What the exercise asks:
Write out the data once more, exactly as it reads.

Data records
--

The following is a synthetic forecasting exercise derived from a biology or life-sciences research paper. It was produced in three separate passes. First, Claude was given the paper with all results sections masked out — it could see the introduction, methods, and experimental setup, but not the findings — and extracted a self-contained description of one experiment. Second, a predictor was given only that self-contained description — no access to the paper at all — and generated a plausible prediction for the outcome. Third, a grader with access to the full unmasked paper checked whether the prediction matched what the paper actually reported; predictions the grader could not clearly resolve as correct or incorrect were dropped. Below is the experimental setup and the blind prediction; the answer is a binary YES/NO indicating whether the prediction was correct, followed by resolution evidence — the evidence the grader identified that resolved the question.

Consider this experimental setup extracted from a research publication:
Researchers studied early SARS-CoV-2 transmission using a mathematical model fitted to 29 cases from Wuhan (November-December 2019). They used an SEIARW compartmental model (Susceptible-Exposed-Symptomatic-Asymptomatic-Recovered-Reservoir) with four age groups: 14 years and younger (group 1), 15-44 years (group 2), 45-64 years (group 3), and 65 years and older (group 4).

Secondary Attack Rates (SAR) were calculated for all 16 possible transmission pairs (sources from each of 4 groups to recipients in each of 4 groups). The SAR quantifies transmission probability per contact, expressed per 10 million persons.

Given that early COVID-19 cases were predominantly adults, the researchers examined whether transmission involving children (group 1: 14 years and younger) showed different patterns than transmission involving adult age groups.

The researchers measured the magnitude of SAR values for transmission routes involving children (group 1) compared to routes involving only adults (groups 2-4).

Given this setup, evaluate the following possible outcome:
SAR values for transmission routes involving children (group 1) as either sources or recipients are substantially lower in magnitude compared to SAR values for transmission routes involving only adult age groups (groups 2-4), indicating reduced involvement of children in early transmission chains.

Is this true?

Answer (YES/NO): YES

--

Answer area:
The following is a synthetic forecasting exercise derived from a biology or life-sciences research paper. It was produced in three separate passes. First, Claude was given the paper with all results sections masked out — it could see the introduction, methods, and experimental setup, but not the findings — and extracted a self-contained description of one experiment. Second, a predictor was given only that self-contained description — no access to the paper at all — and generated a plausible prediction for the outcome. Third, a grader with access to the full unmasked paper checked whether the prediction matched what the paper actually reported; predictions the grader could not clearly resolve as correct or incorrect were dropped. Below is the experimental setup and the blind prediction; the answer is a binary YES/NO indicating whether the prediction was correct, followed by resolution evidence — the evidence the grader identified that resolved the question.

Consider this experimental setup extracted from a research publication:
Researchers studied early SARS-CoV-2 transmission using a mathematical model fitted to 29 cases from Wuhan (November-December 2019). They used an SEIARW compartmental model (Susceptible-Exposed-Symptomatic-Asymptomatic-Recovered-Reservoir) with four age groups: 14 years and younger (group 1), 15-44 years (group 2), 45-64 years (group 3), and 65 years and older (group 4).

Secondary Attack Rates (SAR) were calculated for all 16 possible transmission pairs (sources from each of 4 groups to recipients in each of 4 groups). The SAR quantifies transmission probability per contact, expressed per 10 million persons.

Given that early COVID-19 cases were predominantly adults, the researchers examined whether transmission involving children (group 1: 14 years and younger) showed different patterns than transmission involving adult age groups.

The researchers measured the magnitude of SAR values for transmission routes involving children (group 1) compared to routes involving only adults (groups 2-4).

Given this setup, evaluate the following possible outcome:
SAR values for transmission routes involving children (group 1) as either sources or recipients are substantially lower in magnitude compared to SAR values for transmission routes involving only adult age groups (groups 2-4), indicating reduced involvement of children in early transmission chains.

Is this true?

Answer (YES/NO): YES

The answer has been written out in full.